Nein. Davor warnte der schon lange altmodisch gewordene Freud. Er wusste um die dünne Firnis der Zivilisation. Er betonte die Notwendigkeit, gewisse "Hemmungen" einzubauen, einzuüben, weil ungehemmte Freiheit sich sofort ins Gegenteil niederschlägt, in blanke Barbarei. Der Yale-Professor kennt jedoch nicht nur seine direkte Klientel, seine Auftraggeber, sondern auch das "Volk", an welches der Abglanz seiner Geschäftsveranstaltung zusätzlich verhökert wird. A philosophical touch verleiht Aura. Die dient dem Geschäft. Also drehen wir um und erscheinen wir als Kämpfer der Überwindung der üblichen Trennung von Geist und Körper. Dass hinter dieser Schmalspursicht ein antizivilisatorischer Zug liegt und lauert, verdeckt die vordergründige "Offenheit".

Die Kunstwelt ist so perfekt vergeschäftigt worden, dass ihre Wertstruktur die ganze Kulturlandschaft durchdringt. Kein Staat will sich lumpen lassen und vergeudet Millionen und Millionen für unnütze Museen, die, ähnlich wie früher die Herrschereitelkeit, heute das Profitstreben und den überaus positiven "Image-Transfer" befriedigen, fast alle begrüssen die rational nicht mehr nachvollziehbare Preispolitik und entwerfen immer gefinkeltere Massnahmen zur Preissteigerung und -sicherung. Öffentliche Einrichtungen machen mit, soweit sie es vermögen, und so perpetuieren alle das Kunstgeschäft. Wenn wer nach "Kunst" fragt, ist er "out", weil nicht verständig. Verständige machen mit. Mitmacherkultur.

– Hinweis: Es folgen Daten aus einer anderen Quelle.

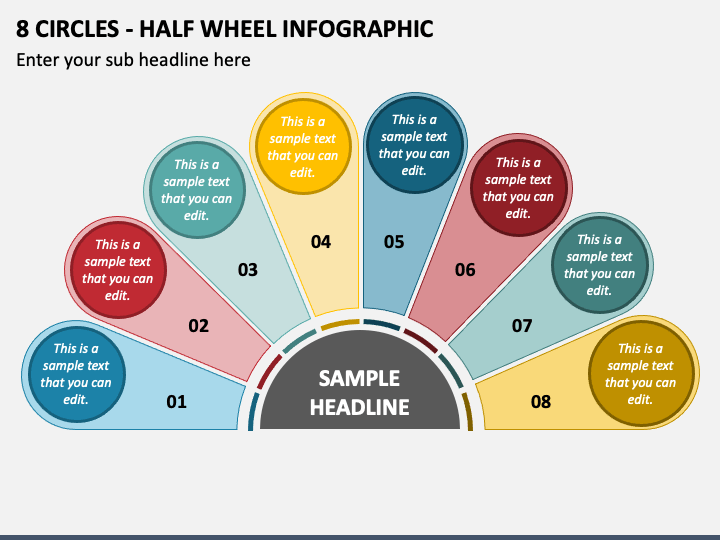 8 CIRCLES - HALF WHEEL INFOGRAPHIC

Enter your sub headline here

This is a sample text that you can edit.

01

This is a sample text that you can edit.

02

This is a sample text that you can edit.

03

This is a sample text that you can edit.

04

This is a sample text that you can edit.

05

This is a sample text that you can edit.

06

This is a sample text that you can edit.

07

This is a sample text that you can edit.

08

SAMPLE HEADLINE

Die Venediger Veranstaltung mit ihrem alten Nationalvertretungskonzept könnte den Widerspruch zwischen individuellem Künstler und nationalem Anspruch verdeutlichen. Doch die Mitmacher fügen sich ein und verdienen: es geht nicht um die Kunst und den oder die Künstlerin, es geht um den Markt. Der ist eigentlich trans- oder international, aber es erhebt, gerade in unsicheren Zeiten, ihn national einzufärben und auszugeben. Nationalkunst, Nationalkulturen? Dem Geschäft ist alles recht, wenn es Profit erzeugt. Gegenwärtig hilft ihm Nationalismus und Registratur. Nationale Buchhalter in einer globalen Geschäftswelt: wie im Sport (Olympische Spiele), wie in der Wirtschaft, wie in der Politik (UNO).